Moving across the dining room, Cassa caught sight of two Breeds drinking coffee in a corner behind and to the side of Myron. They were dressed in jeans, flannel shirts and ball caps. She would have never picked them out for Breeds if she hadn’t familiarized herself before she arrived with the Breeds known to be in the area. They looked like farmers. Hell, they might well be farmers. Many of the Breeds that had been hiding in these mountains had been smart enough to carve a living out for themselves in the area.

“Myron, I hope you have coffee coming.” Cassa slid into the booth as she smiled back at the reporter, taking in the ever present suspicion in his pale eyes and the deepening of the frown lines at his forehead.

Lifting his head, he nodded toward the counter.

“The waitress was waiting on you,” he told her as he laid aside the newspaper he had been glancing over. “What do you need now? I told you, Cass, I don’t know anything about Banks’s disappearance.”

He had been in a better mood the day before, which wasn’t saying much.

“I wasn’t going to ask about Banks.” She waved the subject away. “It’s been a while, Myron, maybe I just wanted to catch up.”
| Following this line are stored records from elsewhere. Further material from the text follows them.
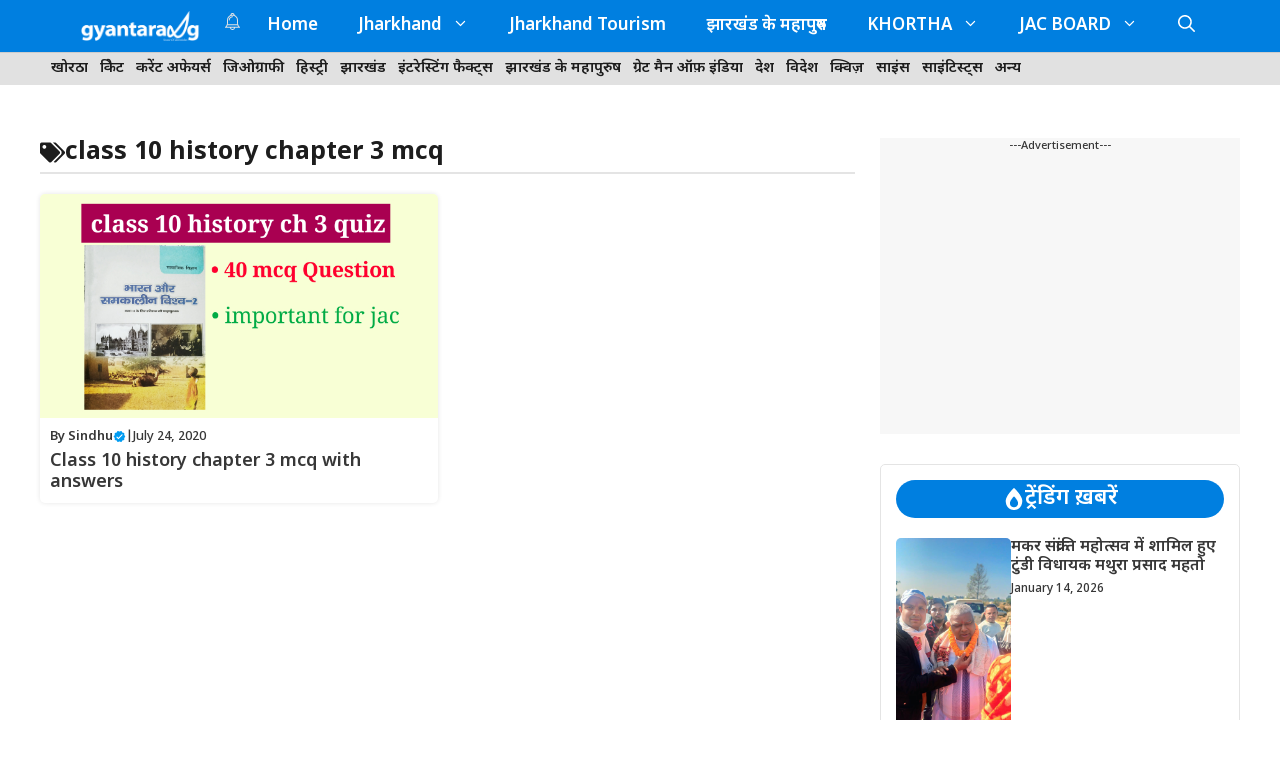

--- FILE ---
content_type: text/html; charset=utf-8
request_url: https://www.google.com/recaptcha/api2/aframe
body_size: 267
content:
<!DOCTYPE HTML><html><head><meta http-equiv="content-type" content="text/html; charset=UTF-8"></head><body><script nonce="au-HHzRz6eaeZ2P-Hk91sQ">/** Anti-fraud and anti-abuse applications only. See google.com/recaptcha */ try{var clients={'sodar':'https://pagead2.googlesyndication.com/pagead/sodar?'};window.addEventListener("message",function(a){try{if(a.source===window.parent){var b=JSON.parse(a.data);var c=clients[b['id']];if(c){var d=document.createElement('img');d.src=c+b['params']+'&rc='+(localStorage.getItem("rc::a")?sessionStorage.getItem("rc::b"):"");window.document.body.appendChild(d);sessionStorage.setItem("rc::e",parseInt(sessionStorage.getItem("rc::e")||0)+1);localStorage.setItem("rc::h",'1769466730310');}}}catch(b){}});window.parent.postMessage("_grecaptcha_ready", "*");}catch(b){}</script></body></html>

--- FILE ---
content_type: text/css
request_url: https://gyantarang.com/wp-content/plugins/also-read-plugin-v1.1/also-read-style.css?ver=6.8.3
body_size: 268
content:
.also-read-section {
    padding: 20px 10px 10px;
    margin: 20px 0;
    position: relative;
    border-radius: 4px; /* Applies to the entire box */
}

/* Default Style for Top Text */
.also-read-section .also-read-text {
    font-size: 16px;
    font-weight: bold;
    background-color: #fff;
    padding: 0 10px;
    line-height: 1;
    position: absolute;
    transform: translateY(-50%);
}

/* Positioning for Top Left */
.also-read-section .also-read-text.top_left {
    top: 0;
    left: 10px;
    transform: translateY(-50%);
}

/* Positioning for Top Right */
.also-read-section .also-read-text.top_right {
    top: 0;
    right: 10px;
    transform: translateY(-50%);
}

/* Positioning for Center */
.also-read-section .also-read-text.center {
    top: 0;
    left: 50%;
    transform: translate(-50%, -50%);
}

@media (max-width: 768px) {
    .also-read-section .also-read-text {
        font-size: 14px; /* Tablet */
    }
}

@media (max-width: 480px) {
    .also-read-section .also-read-text {
        font-size: 12px; /* Mobile */
    }
}

.also-read-section ul {
    list-style-type: none;
    padding: 0;
    margin: 0;
}

.also-read-section li {
    display: flex;
    align-items: center;
    margin-bottom: 10px;
}

.also-read-thumbnail {
    margin-right: 10px;
    width: 60px;
    height: 60px;
    overflow: hidden;
    flex-shrink: 0;
}

.also-read-thumbnail img {
    width: 100%;
    height: 100%;
    object-fit: cover;
    border-radius: 4px; /* Fixed radius for images */
}

.ar-headline-link {
    font-size: 16px;
    font-weight: 500;
    text-decoration: none;
    color: inherit;
}

/* Responsive typography for post titles */
@media (max-width: 768px) {
    .ar-headline-link {
        font-size: 14px;
        font-weight: 500;
    }
}

@media (max-width: 480px) {
    .ar-headline-link {
        font-size: 13px;
        font-weight: 500;
    }
}

/* Attribution Styling */
.also-read-attribution {
    background-color: #f0f0f0;
    text-align: right;
    padding: 8px;
    border-radius: 4px;
    margin-top: 15px;
}

.also-read-attribution a {
    color: inherit;
    text-decoration: none;
}

.also-read-attribution a:hover {
    text-decoration: underline;
}

.also-read-attribution {
    font-size: 14px;
    color: #000;
}

/* Responsive font size for attribution */
@media (max-width: 768px) {
    .also-read-attribution {
        font-size: 12px; /* Tablet */
    }
}

@media (max-width: 480px) {
    .also-read-attribution {
        font-size: 10px; /* Mobile */
    }
}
He shook his head at that. “You don’t have time to catch up, Cass. I follow your stories, you know. Last I heard you were chasing down the location of Breed scientists known to have been involved in the Coyote Breed genetics. What happened to that?”

“I’m still working on it.” She shrugged. “There were rumors that two Coyote Breed scientists had survived an assassination attempt by the Coyote Ghost and were now actually residing in the Coyote stronghold. All I’ve heard are rumors though.”

Myron lifted his red brows in surprise. “Surprising that the Council allowed them to live, even if the Ghost did. The Coyotes were their most secret creations.”

“And Breeds as well as human scientists are still trying to figure out why,” Cassa agreed. “Perhaps this marriage between the Coyote alpha, Del-Rey Delgado, and Anya Kobrin will shed some light on those scientists.”